Of course, I could just not complain. And sometimes I don’t. For instance, when I travel I expect and embrace delays and hassles as part of the adventure and think everyone who complains about it is a total jerk. And there’s other things, I’m sure, I just can’t think of any.
And, in my defense, sometimes I think it’s not really complaining, it’s being honest about my thoughts on my life in the moment. This is my reality. If I had to walk two miles to get shit-mud water, I’d be doing shtick on that and offending someone who had no water source. If I had to slaughter my own food instead of decide what kind of Oreos to pick out, I’m sure I could do a rousing set on the annoyingly bloody mess that process is, ultimately offending people who have no animals to slaughter.
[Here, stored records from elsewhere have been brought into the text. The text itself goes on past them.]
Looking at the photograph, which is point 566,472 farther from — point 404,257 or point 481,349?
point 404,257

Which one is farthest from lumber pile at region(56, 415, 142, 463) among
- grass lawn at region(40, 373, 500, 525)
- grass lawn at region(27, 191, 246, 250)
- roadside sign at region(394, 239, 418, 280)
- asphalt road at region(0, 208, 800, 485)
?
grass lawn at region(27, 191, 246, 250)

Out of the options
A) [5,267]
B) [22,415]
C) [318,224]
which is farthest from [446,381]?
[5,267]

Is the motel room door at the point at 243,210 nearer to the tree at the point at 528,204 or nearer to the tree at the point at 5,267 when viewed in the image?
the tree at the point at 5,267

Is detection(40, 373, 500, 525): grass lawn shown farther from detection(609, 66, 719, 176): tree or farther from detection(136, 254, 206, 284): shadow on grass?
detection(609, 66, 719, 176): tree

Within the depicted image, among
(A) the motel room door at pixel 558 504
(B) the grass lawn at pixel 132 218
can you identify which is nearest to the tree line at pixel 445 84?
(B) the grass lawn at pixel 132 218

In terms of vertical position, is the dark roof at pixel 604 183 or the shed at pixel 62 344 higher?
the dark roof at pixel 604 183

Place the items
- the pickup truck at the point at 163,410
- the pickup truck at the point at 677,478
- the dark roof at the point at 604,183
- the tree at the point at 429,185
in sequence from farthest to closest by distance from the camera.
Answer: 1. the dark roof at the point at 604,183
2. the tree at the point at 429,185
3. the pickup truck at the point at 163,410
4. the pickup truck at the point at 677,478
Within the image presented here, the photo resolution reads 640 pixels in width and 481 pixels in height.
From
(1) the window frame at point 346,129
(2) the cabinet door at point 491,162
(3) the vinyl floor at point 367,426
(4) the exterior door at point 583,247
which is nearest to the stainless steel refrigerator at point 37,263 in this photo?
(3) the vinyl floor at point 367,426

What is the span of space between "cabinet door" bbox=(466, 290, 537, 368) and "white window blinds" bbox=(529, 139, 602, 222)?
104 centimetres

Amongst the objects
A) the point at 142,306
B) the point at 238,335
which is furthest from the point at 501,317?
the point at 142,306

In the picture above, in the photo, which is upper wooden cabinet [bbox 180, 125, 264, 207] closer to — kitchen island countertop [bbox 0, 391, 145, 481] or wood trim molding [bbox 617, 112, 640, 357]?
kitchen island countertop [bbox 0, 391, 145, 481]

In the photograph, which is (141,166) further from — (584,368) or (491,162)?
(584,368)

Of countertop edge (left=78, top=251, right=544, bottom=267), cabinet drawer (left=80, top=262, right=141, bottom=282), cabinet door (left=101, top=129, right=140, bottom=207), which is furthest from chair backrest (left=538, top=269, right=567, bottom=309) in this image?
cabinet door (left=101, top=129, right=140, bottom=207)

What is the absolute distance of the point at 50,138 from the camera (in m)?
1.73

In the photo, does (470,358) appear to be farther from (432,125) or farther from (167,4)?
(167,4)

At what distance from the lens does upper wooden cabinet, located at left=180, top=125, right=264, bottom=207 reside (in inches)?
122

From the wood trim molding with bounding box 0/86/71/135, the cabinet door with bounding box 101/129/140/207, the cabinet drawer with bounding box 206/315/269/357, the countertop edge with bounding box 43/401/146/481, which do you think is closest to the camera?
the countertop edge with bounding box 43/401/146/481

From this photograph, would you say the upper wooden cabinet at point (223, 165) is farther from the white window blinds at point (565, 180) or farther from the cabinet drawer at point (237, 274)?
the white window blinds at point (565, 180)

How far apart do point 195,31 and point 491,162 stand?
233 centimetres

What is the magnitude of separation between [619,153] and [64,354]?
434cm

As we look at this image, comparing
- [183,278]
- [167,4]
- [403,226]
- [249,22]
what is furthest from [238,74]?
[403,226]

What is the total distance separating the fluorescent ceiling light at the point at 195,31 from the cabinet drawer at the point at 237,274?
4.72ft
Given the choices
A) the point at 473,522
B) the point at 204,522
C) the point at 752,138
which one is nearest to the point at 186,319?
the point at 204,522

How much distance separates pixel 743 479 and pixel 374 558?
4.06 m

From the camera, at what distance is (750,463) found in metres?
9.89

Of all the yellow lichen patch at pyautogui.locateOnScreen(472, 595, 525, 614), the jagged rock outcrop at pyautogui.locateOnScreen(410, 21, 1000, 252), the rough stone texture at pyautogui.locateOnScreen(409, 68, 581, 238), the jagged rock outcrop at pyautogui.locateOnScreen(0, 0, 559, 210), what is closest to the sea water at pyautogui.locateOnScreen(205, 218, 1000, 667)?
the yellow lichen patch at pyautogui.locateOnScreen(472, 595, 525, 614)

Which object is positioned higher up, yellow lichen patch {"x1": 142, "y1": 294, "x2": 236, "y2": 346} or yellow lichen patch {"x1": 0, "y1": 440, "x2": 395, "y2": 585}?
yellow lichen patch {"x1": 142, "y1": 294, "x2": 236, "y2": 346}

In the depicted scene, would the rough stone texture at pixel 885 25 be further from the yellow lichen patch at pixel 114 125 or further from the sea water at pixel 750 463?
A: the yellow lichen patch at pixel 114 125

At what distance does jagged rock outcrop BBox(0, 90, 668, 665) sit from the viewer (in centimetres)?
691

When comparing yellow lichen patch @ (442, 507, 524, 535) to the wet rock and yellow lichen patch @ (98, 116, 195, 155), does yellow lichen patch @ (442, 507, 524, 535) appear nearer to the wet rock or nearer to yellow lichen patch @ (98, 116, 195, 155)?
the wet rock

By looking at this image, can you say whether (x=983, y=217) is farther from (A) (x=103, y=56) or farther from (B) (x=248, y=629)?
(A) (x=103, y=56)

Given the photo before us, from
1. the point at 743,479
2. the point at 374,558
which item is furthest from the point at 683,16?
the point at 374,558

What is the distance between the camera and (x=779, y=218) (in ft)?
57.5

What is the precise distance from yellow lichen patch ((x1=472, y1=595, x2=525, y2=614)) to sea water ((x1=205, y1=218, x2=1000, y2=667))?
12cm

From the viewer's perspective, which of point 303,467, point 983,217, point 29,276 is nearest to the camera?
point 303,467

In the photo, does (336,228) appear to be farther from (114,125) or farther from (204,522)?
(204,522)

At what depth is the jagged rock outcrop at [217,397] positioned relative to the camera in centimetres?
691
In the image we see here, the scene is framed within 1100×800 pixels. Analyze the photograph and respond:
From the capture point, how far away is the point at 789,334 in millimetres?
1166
When I try to imagine a world without complaining, I think it would be a bore. A world full of Pollyannas with their rose-colored glasses of optimism is my personal hell. I legit worry there is a heaven because I think it would be eternal snooze-fest to be around do-gooder gratitude people all the time. Not that I’m huge fan of the wah-wah, Debbie Downers either, because that is it’s own brand of torture. Still, I won’t lie, I like a little edge.
They say if we got together and put all of our problems on the table, we’d all choose our own. It’s certainly true for me. I’d much prefer complaining about the grocery store than slicing up a cow behind my hut without running water. But I’m pretty sure those guys would be like, umm….I’ll take the grocery story problem, please…reminding me of the asshole I know I am.